Building images that include files with file capabilities is challenging since:
- build doesn't preserve file capabilities. See containers/build#197.
- docker build doesn't preserve file capabilities. See moby/moby#35699.
However, provided we have an ACI (created for example with build or with docker2aci), we can extract it and add the file capabilities manually.
We'll use build to create an Ubuntu ACI with ping installed:
#!/usr/bin/env bash
acbuild --debug begin docker://ubuntu
acbuild --debug set-name example.com/filecap
# Install ping
acbuild --debug run -- apt-get update
acbuild --debug run -- apt-get install -y inetutils-ping
# ping comes as a setuid file, we don't want that
acbuild --debug run -- chmod -s /bin/ping
acbuild --debug set-exec /bin/bash
acbuild --debug write --overwrite filecaps.aci
After running the script, we'll extract the ACI, add file capabilities, and rebuild it.
$ sudo tar -xf filecaps.aci
$ sudo setcap cap_net_raw+ep rootfs/bin/ping
$ sudo tar --xattrs -cf filecaps-mod.aci manifest rootfs
Now we can run rkt with that image as a non-root user and with the right capability and ping should work fine:
$ sudo rkt --insecure-options=image,seccomp run --interactive filecaps-mod.aci --user=1000 --group=1000 --caps-retain=cap_net_raw
groups: cannot find name for group ID 1000
bash: /root/.bashrc: Permission denied
I have no name!@rkt-4a9e66a0-6ee0-496f-8b7a-ab259362cba7:/$ ls -l /bin/ping
-rwxr-xr-x 1 root root 70680 Feb 6 2016 /bin/ping
I have no name!@rkt-4a9e66a0-6ee0-496f-8b7a-ab259362cba7:/$ getcap /bin/ping
/bin/ping = cap_net_raw+ep
I have no name!@rkt-4a9e66a0-6ee0-496f-8b7a-ab259362cba7:/$ ping 8.8.8.8
PING 8.8.8.8 (8.8.8.8): 56 data bytes
64 bytes from 8.8.8.8: icmp_seq=0 ttl=52 time=21.859 ms
64 bytes from 8.8.8.8: icmp_seq=1 ttl=52 time=20.298 ms
64 bytes from 8.8.8.8: icmp_seq=2 ttl=52 time=25.207 ms
^C--- 8.8.8.8 ping statistics ---
3 packets transmitted, 3 packets received, 0% packet loss
round-trip min/avg/max/stddev = 20.298/22.455/25.207/2.048 ms
There's a way in Linux to give capabilities to non-root processes without needing file capabilities to perform the privileged task: ambient capabilities.

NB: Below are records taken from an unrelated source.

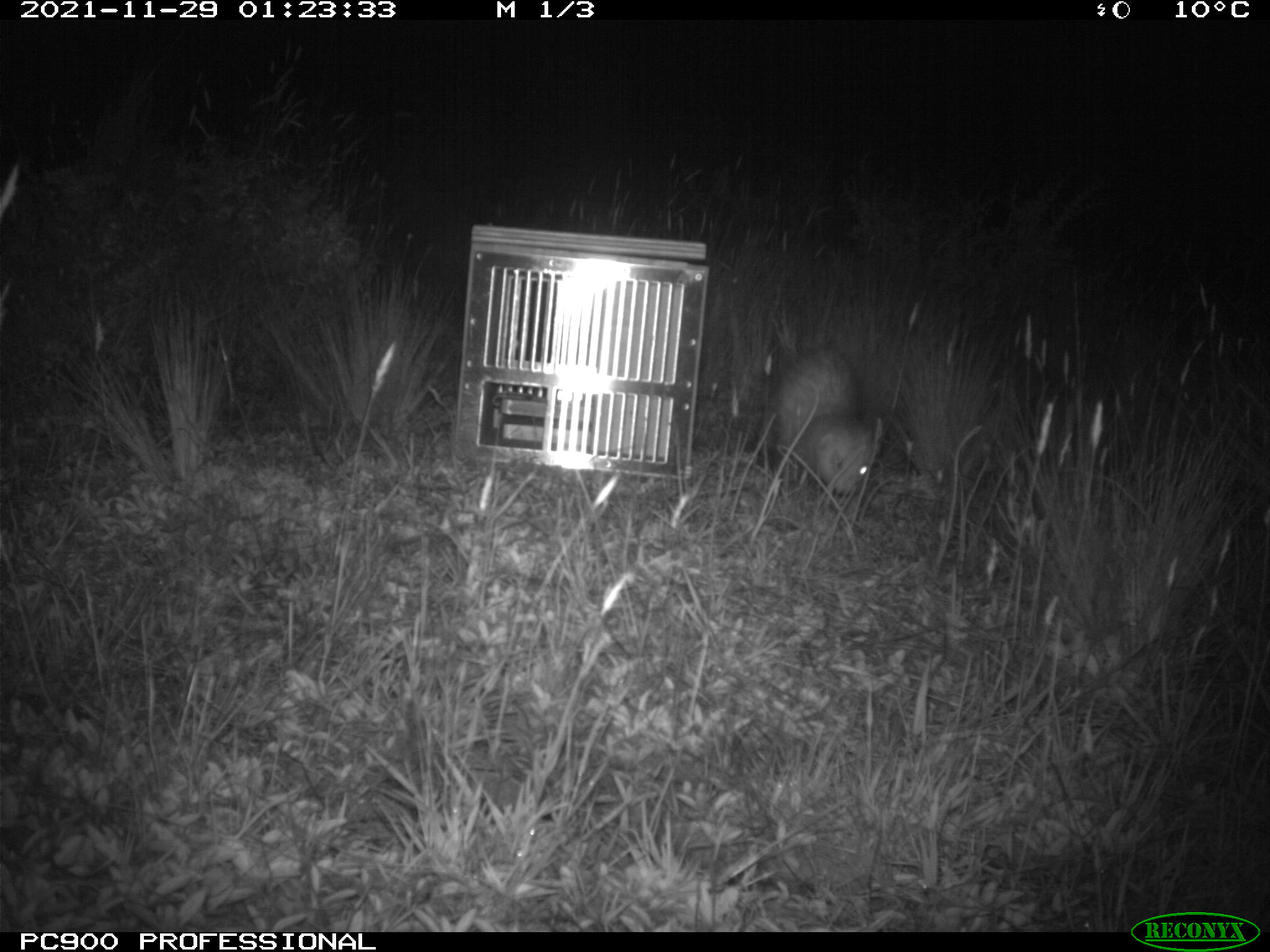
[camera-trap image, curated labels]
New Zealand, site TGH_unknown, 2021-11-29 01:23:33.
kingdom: Animalia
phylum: Chordata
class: Mammalia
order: Carnivora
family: Mustelidae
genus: Mustela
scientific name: Mustela furo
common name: ferret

When a capability is added to the ambient set, it will be preserved in the effective set of the process executed in the container. However, this is currently not implemented in rkt.
For more information about ambient capabilities, check capabilities(7).
As with most security features, capability isolators may require some application-specific tuning in order to be maximally effective. For this reason, for security-sensitive environments it is recommended to have a well-specified set of capabilities requirements and follow best practices:
- Always follow the principle of least privilege and, whenever possible, avoid running applications as root
- Only grant the minimum set of capabilities needed by an application, according to its typical usage
- Avoid granting overly generic capabilities. For example,
CAP_SYS_ADMIN
andCAP_SYS_PTRACE
are typically bad choices, as they open large attack surfaces. - Prefer a whitelisting approach, trying to keep the "retain-set" as small as possible.